This conditional access embodiment is typically not as secure as
the conditional access system offered by the multicast network, but
still provides some level of security.
[0164] In any of the above-described embodiments, multiple
subscription and/or unsubscription requests may be batched together
for more efficient processing.
[0165] Offline Browsing
[0166] Offline browsing refers to a user accessing web site content
without connecting to the Internet. The content viewer 58 within
the receiver 26 is responsible for supporting the user's offline
browsing of WebCast channel content. In a preferred embodiment, the
content viewer 58 comprises a proxy-server application which works
with an existing (i.e. unmodified) web browser 12. This allows the
user to continue to work with a popular web browser without
relearning a new user interface.
[0167] In the preferred embodiment, when the user initiates an
offline browsing session, the content viewer 58 first determines
whether the web browser 12 is running and, if so, prompts the user
to close the browser. If the browser is not running, the content
viewer 58 configures the browser to access the Internet via the
content viewer/proxy-server. The content viewer/proxy-server then
launches the browser to display the Electronic Program Guide (EPG).
At the end of an offline browsing session, the content
viewer/proxy-server 58 closes the browser 12 and reconfigures the
browser to its original, unproxied configuration.
[0168] In another embodiment of the invention, the content viewer
58 is integrated with a browser's cache so that the browser
requests URLs from the content viewer 58 prior to requesting them
across the network.
[0169] In either embodiment, once the content viewer 58 has
initialized, it receives requests for URLs from the browser 12 and
attempts to find them from its "cache" of URLs. The cache consists
of the URL data items contained within the received packages from
subscribed channels. From the standpoint of the content viewer 58
performing a cache lookup, a URL consists of two parts. For
example, the URL "http://www.direcpc.com/users- /index.html"
illustrates these two parts:
[0170] (1) "http://www.direcpc.com"--the first part identifies the
protocol (which is always http) and the domain name of the web
server from which the URL is being requested;
[0171] (2) "/users/index.html"--the second part identifies the
pathname (directory and filename) of the URL within the web
server's file system.
[0172] The content viewer 58 performs a cache lookup by first
performing a domain name lookup. The content viewer 58 maintains a
data structure that maps a domain name to the list of channels
which contain URLs from the domain name. In a preferred embodiment,
this data structure is a hash table, wherein each hash entry is a
list and each list entry contains a domain name and a channel ID.

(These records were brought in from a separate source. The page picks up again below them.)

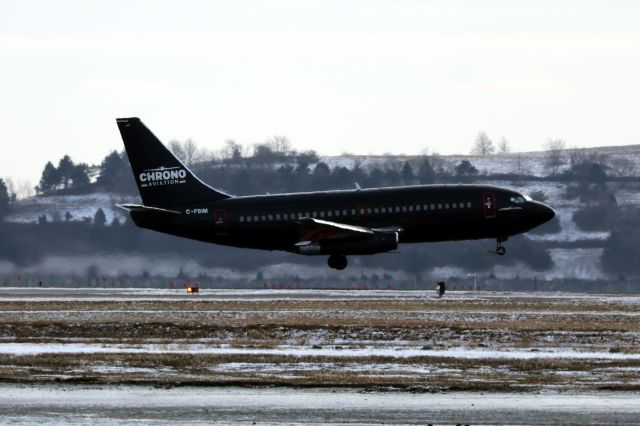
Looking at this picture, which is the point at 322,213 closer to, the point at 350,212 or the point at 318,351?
the point at 350,212

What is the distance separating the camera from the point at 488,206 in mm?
77125

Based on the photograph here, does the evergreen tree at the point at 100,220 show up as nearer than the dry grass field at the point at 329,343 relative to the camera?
No

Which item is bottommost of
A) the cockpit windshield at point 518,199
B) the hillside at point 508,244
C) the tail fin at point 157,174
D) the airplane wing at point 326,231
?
the hillside at point 508,244

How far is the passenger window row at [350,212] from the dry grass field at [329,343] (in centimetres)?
1337

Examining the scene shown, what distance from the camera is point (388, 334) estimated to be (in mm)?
Result: 43062

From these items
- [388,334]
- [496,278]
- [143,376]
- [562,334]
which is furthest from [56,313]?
[496,278]

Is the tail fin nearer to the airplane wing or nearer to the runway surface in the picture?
the airplane wing

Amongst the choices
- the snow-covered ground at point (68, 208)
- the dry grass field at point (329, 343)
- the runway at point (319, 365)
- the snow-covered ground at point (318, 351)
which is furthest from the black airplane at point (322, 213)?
the snow-covered ground at point (68, 208)

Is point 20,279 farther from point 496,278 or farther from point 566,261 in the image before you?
point 566,261

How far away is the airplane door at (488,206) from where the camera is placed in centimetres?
7700

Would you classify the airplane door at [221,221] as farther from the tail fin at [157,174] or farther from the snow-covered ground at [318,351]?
the snow-covered ground at [318,351]

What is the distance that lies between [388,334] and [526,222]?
122ft

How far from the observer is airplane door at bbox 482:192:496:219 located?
7700 centimetres

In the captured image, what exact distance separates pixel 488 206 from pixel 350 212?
7.64 metres
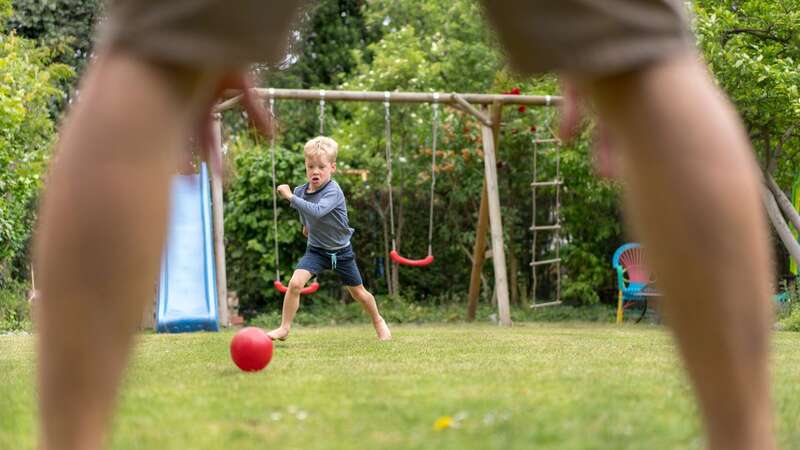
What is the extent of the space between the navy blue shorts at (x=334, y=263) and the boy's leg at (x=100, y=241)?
19.6ft

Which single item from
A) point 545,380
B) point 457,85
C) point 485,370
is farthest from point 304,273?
point 457,85

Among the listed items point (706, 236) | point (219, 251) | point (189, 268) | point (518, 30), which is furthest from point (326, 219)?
point (706, 236)

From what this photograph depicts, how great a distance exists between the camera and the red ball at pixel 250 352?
152 inches

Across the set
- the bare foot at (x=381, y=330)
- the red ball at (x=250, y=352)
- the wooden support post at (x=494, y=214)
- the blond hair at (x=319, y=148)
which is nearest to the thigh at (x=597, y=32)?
the red ball at (x=250, y=352)

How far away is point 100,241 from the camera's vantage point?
1131 mm

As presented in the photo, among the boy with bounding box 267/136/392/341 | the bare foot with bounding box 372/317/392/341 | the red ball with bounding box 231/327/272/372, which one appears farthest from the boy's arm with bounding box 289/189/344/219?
the red ball with bounding box 231/327/272/372

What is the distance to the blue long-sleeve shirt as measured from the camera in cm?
723

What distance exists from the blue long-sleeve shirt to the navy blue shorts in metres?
0.04

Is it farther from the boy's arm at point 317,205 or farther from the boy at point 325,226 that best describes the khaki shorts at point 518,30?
the boy's arm at point 317,205

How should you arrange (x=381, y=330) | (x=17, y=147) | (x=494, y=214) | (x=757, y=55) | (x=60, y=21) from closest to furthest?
(x=381, y=330) < (x=17, y=147) < (x=757, y=55) < (x=494, y=214) < (x=60, y=21)

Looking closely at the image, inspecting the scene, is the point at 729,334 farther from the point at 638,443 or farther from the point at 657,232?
the point at 638,443

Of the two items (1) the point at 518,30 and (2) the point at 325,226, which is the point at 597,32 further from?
(2) the point at 325,226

(As is known in the art, a hash table provides an efficient method
of information retrieval from an array. Use of a hash table allows
many of the different possible entries (or keys) that might occur
to be mapped to the same location in the array under the action of
an index function.) Preferably, the content viewer 58 constructs
this data structure from the supplemental information within each
package listing the domain names of URLs included in the package
The content viewer 58 extracts the domain name from the URL and
determines from this data structure the list of channels which
might contain the URL.
[0173] The content viewer 58 next performs a URL lookup, wherein
the content viewer takes the list of candidate channels (determined
from the domain name lookup) and check's each channel's packages
until a match is found. Preferably, the content viewer 58 first
checks a channel's delta package (if available) for a match and
then its base package.
[0174] In some instances, a URL may exist in more than one
channel's packages. To handle this, in a preferred embodiment, the
content viewer 58 checks channels starting with the most recent
crawl start time. (A channel's start time is recorded in its
package's supplemental information.)
[0175] Upon finding the URL in a package, the content viewer 58
retrieves the URL data item from the package from memory 28 and
decompresses the URL data item, if necessary. If the URL data item
is difference compressed, the content viewer retrieves the URL data
item from both the base and delta packages (decompressing as
necessary) and performs difference decompression to restore the
revised URL's content.
[0176] In many cases, the present invention is used with a receiver
26 having a switched connection to the Internet, such as a home
computer running Windows 95.RTM. with a dialup modem telephone
connection to the Internet. The telephone line is often used both
for Internet access and for ordinary telephony services (POTS).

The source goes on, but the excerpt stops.